» EXERCISE INSTRUCTIONS:
Write out the passage of the reply about OpenMP thread counts below, starting with "On Tue, 2015-09-15" and going on through "reporting correctly...".

» SELECTED PASSAGE:
On Tue, 2015-09-15 at 03:03 -0700,
craigwa...@gmail.com wrote:
>
> gives a master with 3 threads and a worker with 3 threads.
So did you try Lisandro's suggestion to use omp_set_num_threads() ?
Also, I would check what omp_get_num_threads() returns afterwards from a
parallel block to see if it has worked. I provide a sample code below,
you can wrap it using ctypes, or Cython, or else cffi. I'm not sure of
what your tools are reporting, and if you are interpreting what they are
reporting correctly...
Finally, it's generally not a very good idea to make the master use less
threads than the rest in an OpenMP / MPI scenario. If you are running it
on one machine, it won't make a difference anyways, because the extra
small number of threads to create wouldn't take much time, and they'll
keep idling anyways. If you are running on a large cluster, then
breaking the symmetry might lead to unexpected interactions with the
queuing system, and often it's difficult or impossible to request such
allocations anyways.
Sample code:
size_t omp_set_num_threads_native(const size_t n) {
size_t result = 1;
#ifdef _OPENMP
omp_set_num_threads(n);
#pragma omp parallel
{
result = omp_get_num_threads();
}
#endif
return result;
}
--
Sincerely yours,
Yury V. Zaytsev

» DATASET EXTRACT:
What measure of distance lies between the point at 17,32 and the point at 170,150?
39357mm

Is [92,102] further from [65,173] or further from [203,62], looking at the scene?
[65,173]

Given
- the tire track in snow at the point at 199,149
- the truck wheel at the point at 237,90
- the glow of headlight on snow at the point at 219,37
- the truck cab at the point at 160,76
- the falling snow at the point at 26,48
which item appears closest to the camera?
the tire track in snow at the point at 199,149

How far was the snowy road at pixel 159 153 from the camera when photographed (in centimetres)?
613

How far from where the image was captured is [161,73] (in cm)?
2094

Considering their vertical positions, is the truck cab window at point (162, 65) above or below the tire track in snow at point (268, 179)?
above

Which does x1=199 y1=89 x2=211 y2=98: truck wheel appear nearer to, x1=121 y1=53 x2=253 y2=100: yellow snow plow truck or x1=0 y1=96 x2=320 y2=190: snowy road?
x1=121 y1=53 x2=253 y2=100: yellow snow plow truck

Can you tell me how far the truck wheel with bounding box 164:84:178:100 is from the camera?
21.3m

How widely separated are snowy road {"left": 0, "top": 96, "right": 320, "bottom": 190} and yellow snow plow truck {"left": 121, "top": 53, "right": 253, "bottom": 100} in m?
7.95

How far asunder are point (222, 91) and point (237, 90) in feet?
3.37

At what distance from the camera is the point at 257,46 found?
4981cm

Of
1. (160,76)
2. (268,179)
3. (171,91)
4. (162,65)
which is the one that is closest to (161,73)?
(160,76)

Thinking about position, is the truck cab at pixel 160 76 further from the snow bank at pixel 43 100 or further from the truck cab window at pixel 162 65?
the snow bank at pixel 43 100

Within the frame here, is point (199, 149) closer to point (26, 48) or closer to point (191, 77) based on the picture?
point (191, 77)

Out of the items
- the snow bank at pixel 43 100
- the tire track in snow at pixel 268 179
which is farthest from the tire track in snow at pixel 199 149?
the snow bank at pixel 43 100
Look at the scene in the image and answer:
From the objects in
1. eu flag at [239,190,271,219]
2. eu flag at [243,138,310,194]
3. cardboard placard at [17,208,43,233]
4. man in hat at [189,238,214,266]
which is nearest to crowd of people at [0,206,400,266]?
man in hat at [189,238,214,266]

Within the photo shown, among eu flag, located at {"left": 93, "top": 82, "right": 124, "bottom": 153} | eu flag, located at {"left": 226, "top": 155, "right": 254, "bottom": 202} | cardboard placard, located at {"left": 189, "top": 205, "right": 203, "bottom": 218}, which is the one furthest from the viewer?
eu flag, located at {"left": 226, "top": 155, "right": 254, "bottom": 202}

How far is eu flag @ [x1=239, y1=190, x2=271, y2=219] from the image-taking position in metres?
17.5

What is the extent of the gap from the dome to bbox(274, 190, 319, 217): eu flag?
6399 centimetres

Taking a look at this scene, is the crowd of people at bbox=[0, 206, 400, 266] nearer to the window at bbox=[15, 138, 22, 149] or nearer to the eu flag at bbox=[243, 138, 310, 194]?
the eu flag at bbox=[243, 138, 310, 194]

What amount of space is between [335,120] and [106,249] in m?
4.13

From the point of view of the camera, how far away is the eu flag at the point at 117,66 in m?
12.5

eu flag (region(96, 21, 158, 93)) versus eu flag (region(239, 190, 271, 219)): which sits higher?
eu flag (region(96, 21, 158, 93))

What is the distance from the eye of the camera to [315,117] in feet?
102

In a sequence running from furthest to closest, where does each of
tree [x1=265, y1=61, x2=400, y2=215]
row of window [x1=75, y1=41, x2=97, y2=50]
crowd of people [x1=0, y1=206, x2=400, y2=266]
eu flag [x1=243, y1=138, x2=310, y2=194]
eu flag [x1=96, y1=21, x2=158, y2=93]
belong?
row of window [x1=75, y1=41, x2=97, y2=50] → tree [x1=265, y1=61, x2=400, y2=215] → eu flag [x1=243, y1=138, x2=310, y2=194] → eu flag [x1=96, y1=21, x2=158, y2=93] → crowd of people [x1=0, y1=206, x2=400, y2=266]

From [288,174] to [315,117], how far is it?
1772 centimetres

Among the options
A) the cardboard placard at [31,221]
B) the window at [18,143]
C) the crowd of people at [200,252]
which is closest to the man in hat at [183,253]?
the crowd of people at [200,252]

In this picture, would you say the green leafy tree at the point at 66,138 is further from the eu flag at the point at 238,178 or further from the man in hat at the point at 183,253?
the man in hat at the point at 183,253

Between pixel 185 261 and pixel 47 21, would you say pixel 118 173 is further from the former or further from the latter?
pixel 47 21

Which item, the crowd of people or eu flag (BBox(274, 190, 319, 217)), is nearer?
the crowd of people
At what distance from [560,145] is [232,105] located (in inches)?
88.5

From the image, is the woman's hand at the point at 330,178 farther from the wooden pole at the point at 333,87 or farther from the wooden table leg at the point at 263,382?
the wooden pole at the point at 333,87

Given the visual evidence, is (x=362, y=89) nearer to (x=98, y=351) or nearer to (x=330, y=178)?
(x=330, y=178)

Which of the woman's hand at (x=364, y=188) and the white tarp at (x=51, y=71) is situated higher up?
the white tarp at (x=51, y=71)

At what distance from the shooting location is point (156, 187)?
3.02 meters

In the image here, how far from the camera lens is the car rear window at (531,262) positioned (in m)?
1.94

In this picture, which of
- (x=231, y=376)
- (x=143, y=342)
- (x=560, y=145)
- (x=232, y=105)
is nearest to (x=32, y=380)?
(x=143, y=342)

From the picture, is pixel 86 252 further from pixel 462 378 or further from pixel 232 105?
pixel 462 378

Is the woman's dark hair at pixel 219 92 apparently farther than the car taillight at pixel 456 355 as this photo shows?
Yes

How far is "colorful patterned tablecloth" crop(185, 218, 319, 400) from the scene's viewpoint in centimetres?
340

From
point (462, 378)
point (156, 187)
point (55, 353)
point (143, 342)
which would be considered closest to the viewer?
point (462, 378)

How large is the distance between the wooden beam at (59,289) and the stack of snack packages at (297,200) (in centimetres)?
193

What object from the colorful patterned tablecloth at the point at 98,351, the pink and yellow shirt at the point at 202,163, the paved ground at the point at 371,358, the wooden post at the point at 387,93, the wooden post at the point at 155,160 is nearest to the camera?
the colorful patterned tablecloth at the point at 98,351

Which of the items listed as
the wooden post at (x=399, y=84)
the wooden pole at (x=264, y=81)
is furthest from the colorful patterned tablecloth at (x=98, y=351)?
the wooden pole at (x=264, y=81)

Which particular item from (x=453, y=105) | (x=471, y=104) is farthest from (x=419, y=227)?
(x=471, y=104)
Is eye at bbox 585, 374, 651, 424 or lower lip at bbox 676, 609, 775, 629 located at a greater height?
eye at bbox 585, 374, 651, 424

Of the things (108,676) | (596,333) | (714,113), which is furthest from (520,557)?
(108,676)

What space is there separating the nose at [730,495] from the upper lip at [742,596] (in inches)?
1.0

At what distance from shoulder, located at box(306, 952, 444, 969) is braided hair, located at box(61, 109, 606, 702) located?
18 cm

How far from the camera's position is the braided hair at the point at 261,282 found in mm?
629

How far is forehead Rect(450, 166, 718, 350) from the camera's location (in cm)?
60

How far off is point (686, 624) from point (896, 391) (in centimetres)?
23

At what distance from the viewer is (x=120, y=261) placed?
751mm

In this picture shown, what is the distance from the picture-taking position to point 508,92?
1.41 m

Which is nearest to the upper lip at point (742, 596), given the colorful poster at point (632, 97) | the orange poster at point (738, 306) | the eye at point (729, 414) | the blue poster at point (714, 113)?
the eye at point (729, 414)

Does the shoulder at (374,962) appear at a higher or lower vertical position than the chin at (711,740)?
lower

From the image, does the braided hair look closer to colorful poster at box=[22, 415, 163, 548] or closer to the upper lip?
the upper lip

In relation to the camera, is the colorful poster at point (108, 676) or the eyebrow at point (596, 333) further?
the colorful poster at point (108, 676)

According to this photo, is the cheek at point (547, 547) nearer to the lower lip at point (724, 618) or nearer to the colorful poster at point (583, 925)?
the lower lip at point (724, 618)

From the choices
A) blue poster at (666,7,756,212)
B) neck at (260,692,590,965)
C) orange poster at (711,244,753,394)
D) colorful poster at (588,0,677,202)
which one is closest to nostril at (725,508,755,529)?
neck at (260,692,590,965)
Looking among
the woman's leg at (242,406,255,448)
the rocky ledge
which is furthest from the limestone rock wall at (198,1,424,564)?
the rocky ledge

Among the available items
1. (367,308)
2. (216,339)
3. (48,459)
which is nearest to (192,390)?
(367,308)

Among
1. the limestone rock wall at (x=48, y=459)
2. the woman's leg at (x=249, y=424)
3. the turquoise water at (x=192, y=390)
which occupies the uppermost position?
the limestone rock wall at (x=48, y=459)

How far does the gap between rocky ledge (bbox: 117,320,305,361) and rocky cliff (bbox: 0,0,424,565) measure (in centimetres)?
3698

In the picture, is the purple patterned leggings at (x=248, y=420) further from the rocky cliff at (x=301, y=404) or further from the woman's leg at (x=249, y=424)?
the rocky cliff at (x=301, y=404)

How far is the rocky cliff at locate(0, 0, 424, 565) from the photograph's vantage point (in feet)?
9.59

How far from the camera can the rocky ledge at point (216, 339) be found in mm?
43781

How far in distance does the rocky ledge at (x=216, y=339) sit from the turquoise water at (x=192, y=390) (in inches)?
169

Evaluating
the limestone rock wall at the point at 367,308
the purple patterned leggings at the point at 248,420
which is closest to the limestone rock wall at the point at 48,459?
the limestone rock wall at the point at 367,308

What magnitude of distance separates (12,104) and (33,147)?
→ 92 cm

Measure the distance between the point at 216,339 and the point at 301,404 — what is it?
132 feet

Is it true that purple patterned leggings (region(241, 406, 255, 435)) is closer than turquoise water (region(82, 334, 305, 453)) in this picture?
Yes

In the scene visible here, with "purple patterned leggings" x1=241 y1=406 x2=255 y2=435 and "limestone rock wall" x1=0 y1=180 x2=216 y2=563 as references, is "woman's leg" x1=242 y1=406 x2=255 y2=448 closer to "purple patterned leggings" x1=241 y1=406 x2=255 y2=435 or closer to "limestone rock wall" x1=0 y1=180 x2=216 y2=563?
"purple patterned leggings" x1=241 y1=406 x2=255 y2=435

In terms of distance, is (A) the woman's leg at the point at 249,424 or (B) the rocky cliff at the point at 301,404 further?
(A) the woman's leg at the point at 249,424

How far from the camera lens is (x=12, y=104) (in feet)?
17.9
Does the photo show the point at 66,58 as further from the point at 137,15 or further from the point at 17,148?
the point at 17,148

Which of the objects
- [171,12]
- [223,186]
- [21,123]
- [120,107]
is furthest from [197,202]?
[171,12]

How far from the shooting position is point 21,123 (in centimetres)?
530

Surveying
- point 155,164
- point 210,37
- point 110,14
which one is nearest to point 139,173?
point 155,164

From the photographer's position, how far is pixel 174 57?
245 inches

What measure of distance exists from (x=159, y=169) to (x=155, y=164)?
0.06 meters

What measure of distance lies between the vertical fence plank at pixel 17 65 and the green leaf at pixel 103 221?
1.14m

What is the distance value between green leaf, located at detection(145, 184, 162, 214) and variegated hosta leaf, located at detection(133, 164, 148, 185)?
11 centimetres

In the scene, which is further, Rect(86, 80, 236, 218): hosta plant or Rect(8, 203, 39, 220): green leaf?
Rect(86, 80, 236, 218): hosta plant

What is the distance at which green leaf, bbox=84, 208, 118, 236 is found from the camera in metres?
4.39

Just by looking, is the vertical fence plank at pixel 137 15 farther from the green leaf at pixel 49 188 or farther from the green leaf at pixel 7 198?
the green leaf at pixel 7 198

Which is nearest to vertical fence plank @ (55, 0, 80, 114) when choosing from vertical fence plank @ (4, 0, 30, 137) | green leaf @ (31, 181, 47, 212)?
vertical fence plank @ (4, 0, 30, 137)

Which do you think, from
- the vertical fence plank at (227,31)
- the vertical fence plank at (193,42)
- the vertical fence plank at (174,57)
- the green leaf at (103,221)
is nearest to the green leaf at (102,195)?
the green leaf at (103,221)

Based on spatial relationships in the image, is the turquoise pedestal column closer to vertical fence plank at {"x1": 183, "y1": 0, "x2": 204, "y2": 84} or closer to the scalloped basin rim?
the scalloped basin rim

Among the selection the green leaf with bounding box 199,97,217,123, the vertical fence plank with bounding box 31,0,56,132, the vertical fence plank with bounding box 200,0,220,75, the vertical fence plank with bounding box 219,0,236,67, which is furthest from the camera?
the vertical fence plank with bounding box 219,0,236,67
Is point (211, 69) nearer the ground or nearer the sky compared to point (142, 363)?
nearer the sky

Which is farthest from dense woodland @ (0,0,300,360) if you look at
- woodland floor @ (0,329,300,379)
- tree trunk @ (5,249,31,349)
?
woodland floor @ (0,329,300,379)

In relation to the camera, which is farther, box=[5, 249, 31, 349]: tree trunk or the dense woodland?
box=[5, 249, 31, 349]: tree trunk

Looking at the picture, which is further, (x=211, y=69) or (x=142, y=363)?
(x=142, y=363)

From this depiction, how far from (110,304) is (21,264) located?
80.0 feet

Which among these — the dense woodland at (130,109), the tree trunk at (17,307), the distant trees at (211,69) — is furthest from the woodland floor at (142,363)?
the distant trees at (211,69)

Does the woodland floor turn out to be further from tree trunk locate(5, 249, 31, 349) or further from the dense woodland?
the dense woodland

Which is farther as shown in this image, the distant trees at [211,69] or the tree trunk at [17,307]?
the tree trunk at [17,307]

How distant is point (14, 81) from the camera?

» FULL RESPONSE:
On Tue, 2015-09-15 at 03:03 -0700,
craigwa...@gmail.com wrote:
>
> gives a master with 3 threads and a worker with 3 threads.
So did you try Lisandro's suggestion to use omp_set_num_threads() ?
Also, I would check what omp_get_num_threads() returns afterwards from a
parallel block to see if it has worked. I provide a sample code below,
you can wrap it using ctypes, or Cython, or else cffi. I'm not sure of
what your tools are reporting, and if you are interpreting what they are
reporting correctly...